The distance between wheel centre and steering axle – the so-called disturbing force lever arm – is relatively short. This allows disturbing forces (propulsive, braking and lateral guiding forces) to be kept away from the steering as much as possible. However, the joints move closer to the brake, which automatically exposes them to higher temperatures, resulting in significantly higher demands on the installed rubber sleeves and plastic bearing shells, as well as for the grease used.
More moving parts also means more joints connecting the parts, this results in a higher sum of ‘moments’, which are divided into breakaway torque and running torque. Breakaway torque results from the force required for setting the ball pin into motion from its resting position. The running moment results from the force required for rotating the ball pin or moving it back and forth in the joint.
Development engineers try to keep these moments as small as possible as this ensures, for example, that after cornering the front axle returns to the centre position independently and smoothly and that the suspension responds more sensitively. Today, so-called low-friction ball joints are used that have a substantially lower friction moment than previous types.
While a smoothly moving ball pin used to indicate increased wear of the ball joint, this is no longer the case. Modern ball joints have distinctly lower breakaway torques and running torques.
DEVELOPMENT AND DESIGN OF A MULTI-LINK SUSPENSION
The product specifications defined for a multi-link suspension are determined during extensive test procedures on a test bench as well as in the vehicle. The associated moments (running torque and breakaway torque) as well as the damping properties of a joint always have to be considered within the overall system.
The influencing factors for steering systems, suspension, springs, brakes and tyres are extremely important for the functioning of the overall vehicle and for vehicle safety. Altering individual components and specifications is only permitted with consideration of the overall concept and always requires approval from the vehicle manufacturer.
Mechanics should observe several points when replacing individual components.
When replacing a ball joint, the eye and the rubber contact surface in which the joint is installed have to be cleaned and any rust removed. The contact surface must be free from rust or the rubber sleeve will rub against the rough surface and leak. Dirt and moisture can enter the joint, which leads to premature joint failure.
During installation, it has to be ensured that the corrosion protection layer of the circlips is not damaged, as rust causes them to lose their spring force, allowing moisture ingress into the joint, significantly affecting service life.

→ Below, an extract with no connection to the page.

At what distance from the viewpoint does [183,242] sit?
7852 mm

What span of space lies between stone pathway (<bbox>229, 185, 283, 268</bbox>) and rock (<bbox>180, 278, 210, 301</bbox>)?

Never tighten the ball joint with an impact wrench. There is a risk the ball pin could start to rotate so fast that the plastic bearing shell becomes deformed by the frictional heat, leading to play in the system. Furthermore, the tightening torque can be exceeded, causing the ball pin to move too high into the eye of the stub axle. This means the rubber sleeve can no longer fulfil its sealing function, allowing dirt and moisture to enter into the ball joint.
The rubber bearing on a control arm may only be tightened when compressed and without load to avoid twisting and therefore applying pre-tension to the bearing.
The installation errors described here can lead to premature wear or even failure of the replaced part. Garages should always carry out a wheel alignment after replacing suspension parts, even if only axle components were released. If these simple rules are followed, all suspension repair work can be carried out successfully.